**CHALLENGE**
Make a Markdown table with two columns, Row and Line, of everything in the records from the line containing "What is the extent" down to the end of the records. Put each line in its own row with a row number, and leave out blank lines.

--- Begin ---

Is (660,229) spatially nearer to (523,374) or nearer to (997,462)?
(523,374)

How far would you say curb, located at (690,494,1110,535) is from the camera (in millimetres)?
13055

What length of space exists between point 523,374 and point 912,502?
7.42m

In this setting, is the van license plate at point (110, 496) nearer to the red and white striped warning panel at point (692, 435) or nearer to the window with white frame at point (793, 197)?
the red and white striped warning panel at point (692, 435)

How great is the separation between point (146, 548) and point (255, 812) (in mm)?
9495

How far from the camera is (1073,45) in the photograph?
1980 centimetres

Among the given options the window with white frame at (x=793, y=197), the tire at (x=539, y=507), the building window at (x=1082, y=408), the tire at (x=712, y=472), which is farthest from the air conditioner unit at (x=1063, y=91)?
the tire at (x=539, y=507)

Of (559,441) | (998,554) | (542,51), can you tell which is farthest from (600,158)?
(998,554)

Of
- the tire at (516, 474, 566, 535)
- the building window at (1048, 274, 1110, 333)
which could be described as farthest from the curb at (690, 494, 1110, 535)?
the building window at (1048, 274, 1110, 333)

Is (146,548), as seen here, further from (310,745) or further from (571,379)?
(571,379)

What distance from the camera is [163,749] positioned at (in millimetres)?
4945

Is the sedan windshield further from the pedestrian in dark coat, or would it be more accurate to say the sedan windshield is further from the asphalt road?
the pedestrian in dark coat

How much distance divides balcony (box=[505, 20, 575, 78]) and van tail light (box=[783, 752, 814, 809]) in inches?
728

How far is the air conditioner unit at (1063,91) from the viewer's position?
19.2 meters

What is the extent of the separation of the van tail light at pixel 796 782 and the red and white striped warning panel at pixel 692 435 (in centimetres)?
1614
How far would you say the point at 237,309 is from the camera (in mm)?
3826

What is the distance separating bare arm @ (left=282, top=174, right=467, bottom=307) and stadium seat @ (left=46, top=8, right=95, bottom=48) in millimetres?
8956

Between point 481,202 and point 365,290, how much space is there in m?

--- End ---

**PROBLEM SOLUTION**
| Row | Line |
|---|---|
| 1 | What is the extent of the separation of the van tail light at pixel 796 782 and the red and white striped warning panel at pixel 692 435 (in centimetres)? |
| 2 | 1614 |
| 3 | How far would you say the point at 237,309 is from the camera (in mm)? |
| 4 | 3826 |
| 5 | What is the distance separating bare arm @ (left=282, top=174, right=467, bottom=307) and stadium seat @ (left=46, top=8, right=95, bottom=48) in millimetres? |
| 6 | 8956 |
| 7 | Between point 481,202 and point 365,290, how much space is there in m? |